→ TEXTE DE LA PAGE:
○ ○ ○ ○ ○ ○ ○
Normandie Calvados Caen : Exposition : Le spectacle de la marchandise, Ville, art et commerce avec Zola et Proust (2)

Joseph Hornecker : Les magasins Réunis à Epinal (1908)
 

L'Exposition Le spectacle de la marchandise, Ville, art et commerce que je suis allée voir à Caen au mois de Juin au musée des Beaux-Arts de Caen, installé dans le château ducal, s’intéresse à la manière dont le développement commercial sans précédent des villes se manifeste dans le regard des artistes de 1860 à 1914. À nouveau, le musée adopte un point de vue élargi sur les oeuvres produites avant la Première Guerre mondiale, déplaçant les oppositions habituelles pour mêler différentes visions d’une même modernité : Jules Adler et Fernand Pelez sont exposés aux côtés de Pierre Bonnard, Édouard Vuillard, Raoul Dufy, Maximilien Luce ou Théophile Steilen... Le parcours fait revivre le bouillonnement des villes marchandes à travers une centaine d’oeuvres (peintures, photographies, films, dessins, gravures) auxquelles se mêlent de petits ensembles d’enseignes commerciales, d’affiches publicitaires et d’objets promotionnels. (Texte site du musée)

Mais déjà avant cette époque : 

 


Les Grands Magasins : Paris

 Dans les grandes métropoles, au premier rang desquelles Paris, les lieux de commerce se multiplient et se diversifient. L’apparition des grands magasins n’entraîne pas la disparition des vendeurs ambulants, des échoppes ou des boutiques traditionnelles. La rue prolonge la boutique. Les marchandises abondent et le spectacle est permanent.

 

Victor Gilbert : Une fruitière

Camille Pissarro : l'avenue de l'opéra


Camille Pissarro dépeint l’activité débordante des nouvelles voies percées au coeur de Paris par le baron Haussmann avec une circulation abondante de passants et de voitures dans l’avenue de l’opéra  bordée de devantures, qui débouche sur l’opéra Garnier.

 

Giuseppe de Nittis  1878)  Le percement de l'avenue de l'opéra entre 1876 et 1879
 

Paris est le symbole de la ville moderne avec ses larges artères et l’invention du grand magasin qui constitue un phénomène spécifiquement parisien. Le Bon Marché ouvre en 1852.

Affiche Au Tapis rouge ( 1872)
○ ○ ○ ○ ○ ○ ○
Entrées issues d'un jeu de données

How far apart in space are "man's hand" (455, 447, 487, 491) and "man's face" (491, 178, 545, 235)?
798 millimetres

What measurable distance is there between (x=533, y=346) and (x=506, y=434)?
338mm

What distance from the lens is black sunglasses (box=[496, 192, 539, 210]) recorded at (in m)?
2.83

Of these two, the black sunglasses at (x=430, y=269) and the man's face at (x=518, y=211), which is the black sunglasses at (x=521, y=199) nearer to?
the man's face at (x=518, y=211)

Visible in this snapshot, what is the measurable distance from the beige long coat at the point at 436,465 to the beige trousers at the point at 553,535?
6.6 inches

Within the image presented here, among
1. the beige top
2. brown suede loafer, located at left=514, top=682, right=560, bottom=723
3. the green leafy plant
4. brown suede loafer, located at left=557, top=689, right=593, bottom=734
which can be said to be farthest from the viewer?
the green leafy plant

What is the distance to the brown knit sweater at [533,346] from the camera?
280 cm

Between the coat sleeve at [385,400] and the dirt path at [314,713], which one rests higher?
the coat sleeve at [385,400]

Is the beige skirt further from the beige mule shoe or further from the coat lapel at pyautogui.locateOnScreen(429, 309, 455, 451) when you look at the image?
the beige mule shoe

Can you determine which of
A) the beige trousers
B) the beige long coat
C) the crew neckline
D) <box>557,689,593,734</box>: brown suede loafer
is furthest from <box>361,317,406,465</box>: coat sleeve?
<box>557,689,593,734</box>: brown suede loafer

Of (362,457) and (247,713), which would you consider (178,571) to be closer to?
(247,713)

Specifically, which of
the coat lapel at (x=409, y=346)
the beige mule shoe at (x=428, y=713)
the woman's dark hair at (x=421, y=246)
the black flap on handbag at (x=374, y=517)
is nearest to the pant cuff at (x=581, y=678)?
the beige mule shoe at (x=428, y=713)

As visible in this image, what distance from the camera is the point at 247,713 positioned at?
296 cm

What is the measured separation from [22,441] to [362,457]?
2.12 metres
○ ○ ○ ○ ○ ○ ○
→ CONSIGNE 1:
Répondez à ces questions d'après le texte sur l'exposition de Caen :
(a) Dans quel bâtiment le musée des Beaux-Arts de Caen est-il installé ?
(b) Sur quel édifice débouche l'avenue de l'opéra peinte par Camille Pissarro ?
(c) En quelle année le Bon Marché ouvre-t-il ?
→ CONSIGNE 2: Reproduisez mot pour mot les lignes des entrées, depuis la ligne qui contient « Visible in this snapshot, what » jusqu'à la fin des entrées, ces deux limites comprises.

→ RÉPONSE RÉDIGÉE 1:
(a) Dans le château ducal.
(b) Sur l'opéra Garnier.
(c) En 1852.

→ RÉPONSE RÉDIGÉE 2:
Visible in this snapshot, what is the measurable distance from the beige long coat at the point at 436,465 to the beige trousers at the point at 553,535?
6.6 inches

Within the image presented here, among
1. the beige top
2. brown suede loafer, located at left=514, top=682, right=560, bottom=723
3. the green leafy plant
4. brown suede loafer, located at left=557, top=689, right=593, bottom=734
which can be said to be farthest from the viewer?
the green leafy plant

What is the distance to the brown knit sweater at [533,346] from the camera?
280 cm

Between the coat sleeve at [385,400] and the dirt path at [314,713], which one rests higher?
the coat sleeve at [385,400]

Is the beige skirt further from the beige mule shoe or further from the coat lapel at pyautogui.locateOnScreen(429, 309, 455, 451) when you look at the image?
the beige mule shoe

Can you determine which of
A) the beige trousers
B) the beige long coat
C) the crew neckline
D) <box>557,689,593,734</box>: brown suede loafer
is furthest from <box>361,317,406,465</box>: coat sleeve?
<box>557,689,593,734</box>: brown suede loafer

Of (362,457) and (247,713), which would you consider (178,571) to be closer to?
(247,713)

Specifically, which of
the coat lapel at (x=409, y=346)
the beige mule shoe at (x=428, y=713)
the woman's dark hair at (x=421, y=246)
the black flap on handbag at (x=374, y=517)
is nearest to the pant cuff at (x=581, y=678)?
the beige mule shoe at (x=428, y=713)

As visible in this image, what distance from the camera is the point at 247,713 positioned at?
296 cm

What is the measured separation from [22,441] to [362,457]?
2.12 metres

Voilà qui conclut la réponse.